Better? That's subjective. Equally accessible? Wait about six months. Honeycomb is almost there (Motorola obviously rushed to market before it was finalized) and the PlayBook and TouchPad all look very promising.Apple doesn't sell specs. They sell the experience. Show me another tablet where you can have a better experience than an iPad.
You said alot, and I'll try to give each point the attention it deserves.
1. It's hard to know (for the average smartphone customer) when you go into a mobile store just which ones give you the latest and greatest from Google in terms of OS! So many different phones running so many different versions of Android, you can easily find hardware you love running a a version of Android you don't love. Combine that with the iPhone ecosystem being such a known quantity, and an easier choice to make in terms of options. And for entertainment options, for example of apps that run EVERYWHERE that are just now starting to come out for Android - Netflix. Only Qualcomm chips have the hardware set to run a simple thing like Netflix on Android. There is truth to Steve'o's observation of Android fragmentation.
2. You're kind of making some of my points for me. Until 2 weeks ago, there were no tablet-specific Android apps. Apple had them a year ago. You later said "wait about six months" and "Honeycomb is almost there" (the general gist of which I agree with, that Honeycomb LOOKS good), but in 6 months to a year, the mobile and tablet spaces are going to be that much more solidified and delineated by more mature hardware and software. We don't know how Windows Phone 7 is going to continue to cut into the market, and who might suffer more for it. The Nokia deal will move a TON of phones for MS that otherwise wouldn't have.
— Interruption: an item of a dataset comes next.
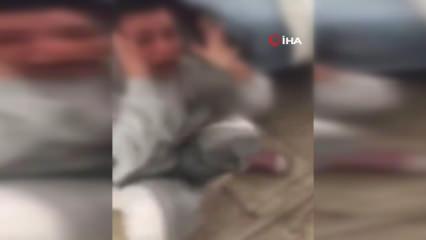 Sosyal medyayı ayağa kaldıran görüntü: Kız kardeşine işkence edip üzerine kaynar su döktü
3. My point about the iPad is that, for the most part, when it comes to experience, you can download an app (or 10, or 100) to help you have it. It is all about the apps in the tablet space, unlike a mobile phone market where all it has to do is be a phone. If you're going to beat Apple in tablets, you have to do everything they're doing, but doing it better. You have to innovate, not copycat. EG, why does the Xoom and the Playbook form factor look so much like the iPad? Apple's framed the market out of thin air, and if all competitors have to offer is cheaper tablets, I'm not convinced that can be successful.